Required work:
Continue the legal opinion letter about the exchange notes from where it ends.

Excerpted text:
::::::::::

EX-5.1 23 a2229838zex-5_1.htm EX-5.1

Exhibit 5.1

 

[LETTERHEAD OF SIMPSON THACHER & BARTLETT LLP]

 

September 30, 2016

 

Summit Materials, LLC

Summit Materials Finance Corp.

1550 Wynkoop Street, 3rd Floor

Denver, Colorado 80202

 

Ladies and Gentlemen:

 

We have acted as counsel to Summit Materials, LLC, a Delaware limited liability company (the “Company”), and Summit Materials Finance Corp., a Delaware corporation (together with the Company, the “Issuers”), and to the subsidiaries of the Company listed on Schedule I hereto (the “Delaware Guarantors”) and the subsidiaries of the Company listed on Schedule II hereto (the “Non-Delaware Guarantors” and, together with the Delaware Guarantors, the “Guarantors”), in connection with the Registration Statement on Form S-4 (the “Registration Statement”) filed by the Issuers and the Guarantors with the Securities and Exchange Commission (the “Commission”) under the Securities Act of 1933, as amended, relating to the issuance by the Issuers of up to $250,000,000 aggregate principal amount of 8.500% Senior Notes due 2022 (the “Exchange Securities”) and the issuance by the Guarantors of guarantees (the “Exchange Guarantees”) with respect to the Exchange Securities. The Exchange Securities and the Exchange Guarantees will be issued under an indenture, dated as of March 8, 2016 (as amended by the first supplemental indenture, dated as of April 5, 2016, by the second supplemental indenture, dated as of May 25, 2016, and by the third supplemental indenture, dated as of September 23, 2016, the “Indenture”), among

 



 

the Issuers, the Guarantors and Wilmington Trust, National Association, as trustee (the “Trustee”). The Exchange Securities and the Exchange Guarantees will be offered by the Issuers and the Guarantors in exchange for their outstanding 8.500% Senior Notes due 2022 and the guarantees thereof that were issued on March 8, 2016.

::::::::::

Available data:
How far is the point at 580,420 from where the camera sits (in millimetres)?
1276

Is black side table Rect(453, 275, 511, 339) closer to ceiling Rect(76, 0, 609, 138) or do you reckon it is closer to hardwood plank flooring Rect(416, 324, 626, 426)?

::::::::::

Result of this task:
 

We have examined the Registration Statement and the Indenture (including the form of Exchange Security and the terms of the Exchange Guarantees set forth therein), which has been filed with the Commission as an exhibit to the Registration Statement. We also have examined the originals, or duplicates or certified or conformed copies, of such records, agreements, documents and other instruments and have made such other investigations as we have deemed relevant and necessary in connection with the opinions hereinafter set forth. As to questions of fact material to this opinion, we have relied upon certificates or comparable documents of public officials and of officers and representatives of the Issuers and the Guarantors.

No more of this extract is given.